Session versioning support

[lprimak]

Following this checklist to help us incorporate your contribution quickly and easily:

• Make sure there is a GitHub issue filed
  for the change (usually before you start working on it). Trivial changes like typos do not
  require a GitHub issue. Your pull request should address just this issue, without pulling in other changes.
• Format the pull request title like [#XXX] - Fixes bug in SessionManager,
  where you replace #XXX with the appropriate GitHub issue. Best practice
  is to use the GitHub issue title in the pull request title and in the first line of the commit message.
• Write a pull request description that is detailed enough to understand what the pull request does, how, and why.
• add fixes #XXX if merging the PR should close a related issue.
• Run mvn verify to make sure basic checks pass. A more thorough check will be performed on your pull request automatically.
• Committers: Make sure a milestone is set on the PR
• Committers: Use "Squash and Merge" to combine all commits into one when merging a PR when appropriate.

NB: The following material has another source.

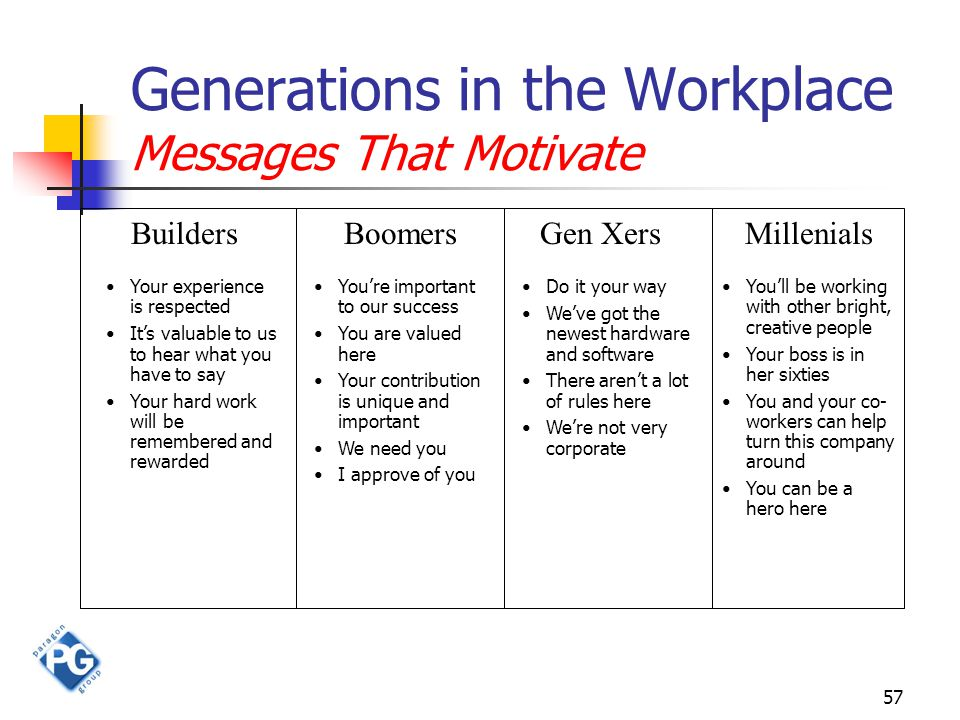 57 Generations in the Workplace Messages That Motivate BuildersBoomersGen XersMillenials Your experience is respected It's valuable to us to hear what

Trivial changes like typos do not require a GitHub issue (javadoc, comments...).
In this case, just format the pull request title like [DOC] - Add javadoc in SessionManager.

If this is your first contribution, you have to read the Contribution Guidelines

If your pull request is about ~20 lines of code you don't need to sign an Individual Contributor License Agreement
if you are unsure please ask on the developers list.

To make clear that you license your contribution under the Apache License Version 2.0, January 2004
you have to acknowledge this by using the following check-box.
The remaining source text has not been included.